> [Do this]:
Copy out, unchanged, the lines from the one with "In the order" up to and including the very last line.

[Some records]
(begin)

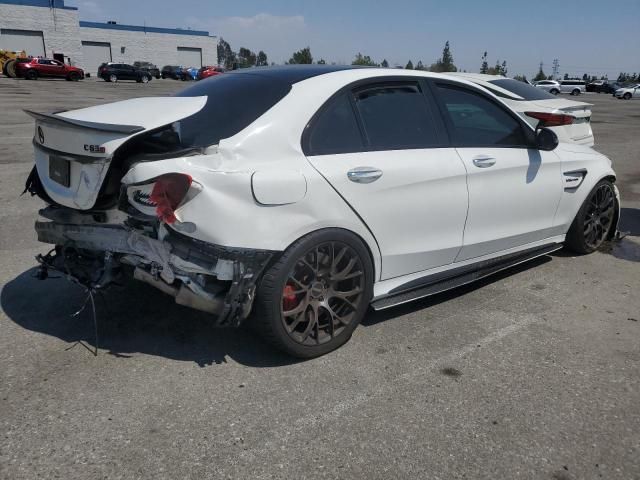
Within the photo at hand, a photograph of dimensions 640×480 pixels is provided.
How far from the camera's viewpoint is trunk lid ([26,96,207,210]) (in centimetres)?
304

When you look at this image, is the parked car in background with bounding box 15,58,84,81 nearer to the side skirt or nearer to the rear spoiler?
the rear spoiler

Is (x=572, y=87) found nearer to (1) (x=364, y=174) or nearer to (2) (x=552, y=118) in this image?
(2) (x=552, y=118)

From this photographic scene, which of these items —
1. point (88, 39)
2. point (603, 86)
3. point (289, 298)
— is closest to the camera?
point (289, 298)

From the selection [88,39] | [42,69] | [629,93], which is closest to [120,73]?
Answer: [42,69]

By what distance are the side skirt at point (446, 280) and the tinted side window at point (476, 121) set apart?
2.94 feet

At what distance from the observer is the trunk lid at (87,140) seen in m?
3.04

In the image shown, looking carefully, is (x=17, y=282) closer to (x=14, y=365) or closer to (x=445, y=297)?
(x=14, y=365)

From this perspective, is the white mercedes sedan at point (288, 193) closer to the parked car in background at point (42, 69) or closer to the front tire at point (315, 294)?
the front tire at point (315, 294)

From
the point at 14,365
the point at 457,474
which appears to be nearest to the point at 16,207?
the point at 14,365

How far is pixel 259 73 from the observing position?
12.8 feet

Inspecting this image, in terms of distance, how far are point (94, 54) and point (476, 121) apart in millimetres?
69552

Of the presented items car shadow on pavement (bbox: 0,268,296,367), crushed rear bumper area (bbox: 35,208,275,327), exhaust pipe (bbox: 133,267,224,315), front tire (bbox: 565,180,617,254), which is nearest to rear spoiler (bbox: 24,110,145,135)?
crushed rear bumper area (bbox: 35,208,275,327)

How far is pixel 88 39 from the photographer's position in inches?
2518

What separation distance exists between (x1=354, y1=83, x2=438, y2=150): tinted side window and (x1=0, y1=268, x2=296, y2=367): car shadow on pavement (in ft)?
4.93
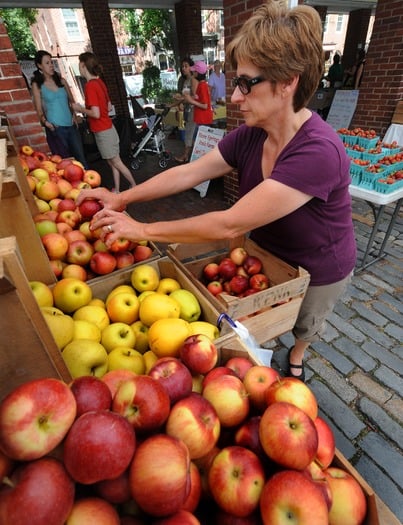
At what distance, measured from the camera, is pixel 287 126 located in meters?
A: 1.56

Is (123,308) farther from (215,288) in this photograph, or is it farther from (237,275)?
(237,275)

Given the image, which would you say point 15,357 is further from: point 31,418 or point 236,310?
point 236,310

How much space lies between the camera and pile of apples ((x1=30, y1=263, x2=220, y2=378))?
1321 mm

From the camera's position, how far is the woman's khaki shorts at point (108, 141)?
18.6 ft

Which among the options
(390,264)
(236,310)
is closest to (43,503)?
(236,310)

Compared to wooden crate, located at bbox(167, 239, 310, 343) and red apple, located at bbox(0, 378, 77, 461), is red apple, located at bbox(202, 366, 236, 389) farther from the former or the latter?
red apple, located at bbox(0, 378, 77, 461)

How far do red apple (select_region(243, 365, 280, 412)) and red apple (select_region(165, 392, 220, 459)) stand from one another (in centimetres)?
21

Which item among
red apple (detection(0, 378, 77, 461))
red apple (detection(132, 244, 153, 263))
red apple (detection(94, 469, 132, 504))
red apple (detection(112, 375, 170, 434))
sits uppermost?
red apple (detection(0, 378, 77, 461))

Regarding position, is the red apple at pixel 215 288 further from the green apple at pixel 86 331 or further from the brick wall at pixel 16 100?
the brick wall at pixel 16 100

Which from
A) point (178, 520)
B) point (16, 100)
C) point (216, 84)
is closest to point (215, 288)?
point (178, 520)

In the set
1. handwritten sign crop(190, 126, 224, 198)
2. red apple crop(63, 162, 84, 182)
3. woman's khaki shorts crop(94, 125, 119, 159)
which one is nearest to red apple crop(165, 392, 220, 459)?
red apple crop(63, 162, 84, 182)

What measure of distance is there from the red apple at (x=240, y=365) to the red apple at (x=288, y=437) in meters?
0.32

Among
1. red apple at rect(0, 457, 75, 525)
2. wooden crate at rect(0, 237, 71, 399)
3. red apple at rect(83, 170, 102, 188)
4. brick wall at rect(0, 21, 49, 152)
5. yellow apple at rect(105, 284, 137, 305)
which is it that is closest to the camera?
red apple at rect(0, 457, 75, 525)

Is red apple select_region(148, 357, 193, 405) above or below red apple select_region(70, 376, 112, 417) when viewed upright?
below
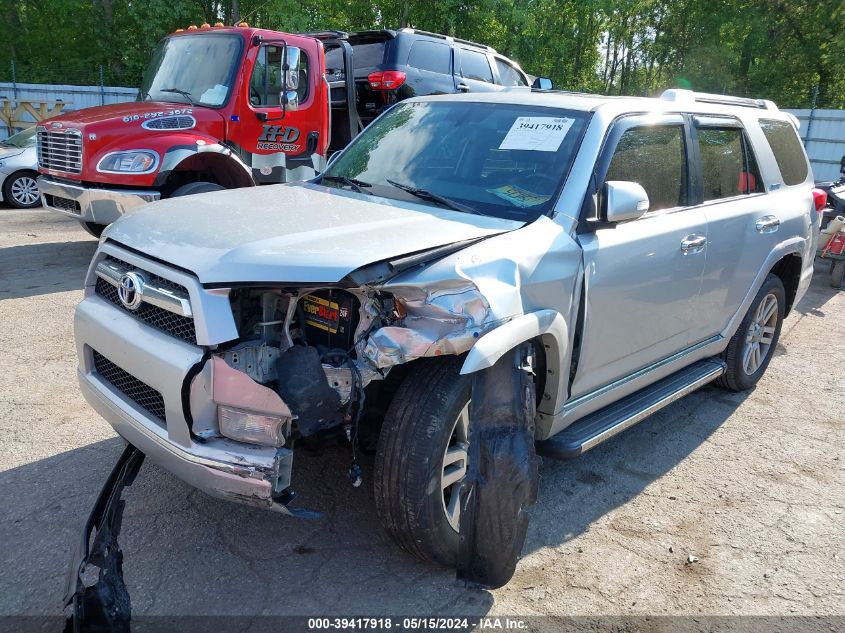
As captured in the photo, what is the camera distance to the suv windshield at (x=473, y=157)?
3375mm

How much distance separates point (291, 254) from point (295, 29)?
22856 millimetres

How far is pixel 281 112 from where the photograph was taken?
8.05 meters

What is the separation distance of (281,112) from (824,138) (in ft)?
47.7

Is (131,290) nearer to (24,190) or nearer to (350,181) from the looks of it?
(350,181)

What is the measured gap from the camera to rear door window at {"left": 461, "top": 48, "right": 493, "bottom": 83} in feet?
38.9

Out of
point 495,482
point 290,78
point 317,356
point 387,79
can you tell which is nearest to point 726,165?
point 495,482

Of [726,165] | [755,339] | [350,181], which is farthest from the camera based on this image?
[755,339]

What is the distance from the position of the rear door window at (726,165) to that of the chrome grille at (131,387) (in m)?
3.24

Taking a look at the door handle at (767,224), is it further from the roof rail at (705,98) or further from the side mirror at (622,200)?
the side mirror at (622,200)

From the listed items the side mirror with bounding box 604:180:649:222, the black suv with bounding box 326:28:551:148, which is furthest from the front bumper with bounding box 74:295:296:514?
the black suv with bounding box 326:28:551:148

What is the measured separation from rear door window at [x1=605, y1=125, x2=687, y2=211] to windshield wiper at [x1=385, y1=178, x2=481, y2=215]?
73 cm

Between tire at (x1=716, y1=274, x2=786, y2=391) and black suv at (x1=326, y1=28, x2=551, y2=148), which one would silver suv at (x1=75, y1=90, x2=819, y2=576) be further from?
black suv at (x1=326, y1=28, x2=551, y2=148)

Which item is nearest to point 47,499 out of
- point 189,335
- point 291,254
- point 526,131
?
point 189,335

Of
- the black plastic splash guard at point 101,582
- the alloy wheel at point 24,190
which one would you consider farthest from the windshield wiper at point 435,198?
the alloy wheel at point 24,190
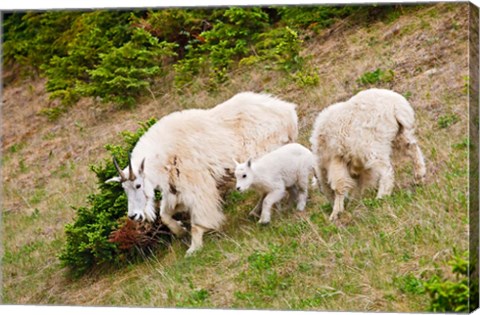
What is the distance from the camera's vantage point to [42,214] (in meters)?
13.3

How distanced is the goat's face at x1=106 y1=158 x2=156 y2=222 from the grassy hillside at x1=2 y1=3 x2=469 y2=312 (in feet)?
2.51

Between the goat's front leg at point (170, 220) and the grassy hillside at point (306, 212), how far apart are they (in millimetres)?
188

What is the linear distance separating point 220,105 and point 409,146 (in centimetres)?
272

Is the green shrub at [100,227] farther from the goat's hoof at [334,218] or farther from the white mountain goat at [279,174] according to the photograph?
the goat's hoof at [334,218]

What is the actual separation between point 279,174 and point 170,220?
1.39 m

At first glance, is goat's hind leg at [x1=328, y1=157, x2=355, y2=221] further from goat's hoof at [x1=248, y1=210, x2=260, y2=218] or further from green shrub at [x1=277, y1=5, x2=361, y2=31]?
green shrub at [x1=277, y1=5, x2=361, y2=31]

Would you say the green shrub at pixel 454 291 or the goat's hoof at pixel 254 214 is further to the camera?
the goat's hoof at pixel 254 214

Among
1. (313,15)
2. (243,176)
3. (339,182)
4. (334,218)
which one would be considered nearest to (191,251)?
(243,176)

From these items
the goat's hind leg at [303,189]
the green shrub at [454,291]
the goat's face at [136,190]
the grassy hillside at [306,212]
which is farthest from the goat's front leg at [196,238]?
the green shrub at [454,291]

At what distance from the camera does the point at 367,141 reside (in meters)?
9.78

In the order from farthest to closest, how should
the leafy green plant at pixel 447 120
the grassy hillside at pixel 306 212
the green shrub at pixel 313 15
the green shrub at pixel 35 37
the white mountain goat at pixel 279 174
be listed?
the green shrub at pixel 35 37 < the white mountain goat at pixel 279 174 < the green shrub at pixel 313 15 < the leafy green plant at pixel 447 120 < the grassy hillside at pixel 306 212

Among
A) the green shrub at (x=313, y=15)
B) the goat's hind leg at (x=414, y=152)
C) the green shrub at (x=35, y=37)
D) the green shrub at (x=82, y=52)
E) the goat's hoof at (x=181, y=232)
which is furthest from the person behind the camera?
the green shrub at (x=82, y=52)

(end)

> [Exercise answer]:
In the order from farthest to closest, how should
the leafy green plant at pixel 447 120
the grassy hillside at pixel 306 212
the green shrub at pixel 313 15
the green shrub at pixel 35 37
the white mountain goat at pixel 279 174
be listed?
the green shrub at pixel 35 37 < the white mountain goat at pixel 279 174 < the green shrub at pixel 313 15 < the leafy green plant at pixel 447 120 < the grassy hillside at pixel 306 212

Among
A) the green shrub at (x=313, y=15)
B) the goat's hind leg at (x=414, y=152)
C) the green shrub at (x=35, y=37)
D) the green shrub at (x=82, y=52)
E) the goat's hoof at (x=181, y=232)
which is furthest from the person behind the camera?
the green shrub at (x=82, y=52)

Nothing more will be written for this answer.